* [PROMPT 1]: In the comment thread, which Princeton University researcher did the NPR report quote on "deaths of despair"?
* [PROMPT 2]: Copy the comment thread word for word, starting at "ReplyDelete" and ending at "on this more.".

* [DOCUMENT EXCERPT]:
####################

    See my previous post:
    The Opiod Epidemic and Lake County, Ohio

    ReplyDelete
    Replies
    1. Jack, many thanks. I had missed your previous post. A lot of very good information there, both in the post and in the comments. I now have a number of links to read up on this more.

      It seems that this crisis leverages the legal drug distribution chain, rather than the illegal distribution networks set up for illegal substances like cocaine and heroin. Is that true?

      Delete
  2. I heard the report sitting down, and my first thought was not "Obamacare" but "suicide." The NPR report quoted Princeton U. researcher Ann Case on "deaths of despair":

    "They don't have a good job. They don't have a marriage that supports them. They may have children that they do or don't see. They have a much more fragile existence than they would have had a generation ago."

    You don't OD on drugs which is a form of suicide, if you are expecting a regular paycheck. We are reaching payback time for our long flirtation with the so-called job creators. We held down the minimum wage; got unions off their backs; encouraged -- hailed! -- as-needed employees who work when the boss needs them and stand by unpaid when he doesn't; bailed out banks but expected individuals to find their own way back to work; cut the NLRB off at the knees and ate the whole burrito of magical thinking that underlies the Republican pay-for-itself tax cut. We eliminated welfare "as we knew it," and next year we are going to "reform entitlements as we know them." In short, we have produced a mean, low economy that we finally can see is killing people.
####################
* [DATA SHOWN]:
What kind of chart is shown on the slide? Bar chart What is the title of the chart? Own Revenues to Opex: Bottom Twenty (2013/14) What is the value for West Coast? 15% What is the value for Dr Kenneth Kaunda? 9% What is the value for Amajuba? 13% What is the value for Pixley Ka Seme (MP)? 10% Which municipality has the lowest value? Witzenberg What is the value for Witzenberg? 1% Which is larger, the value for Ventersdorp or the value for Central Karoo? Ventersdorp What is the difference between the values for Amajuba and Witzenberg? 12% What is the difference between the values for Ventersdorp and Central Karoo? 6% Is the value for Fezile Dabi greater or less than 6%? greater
####################
* [TASK ANSWER 1]: Ann Case

* [TASK ANSWER 2]:
ReplyDelete
    Replies
    1. Jack, many thanks. I had missed your previous post. A lot of very good information there, both in the post and in the comments. I now have a number of links to read up on this more.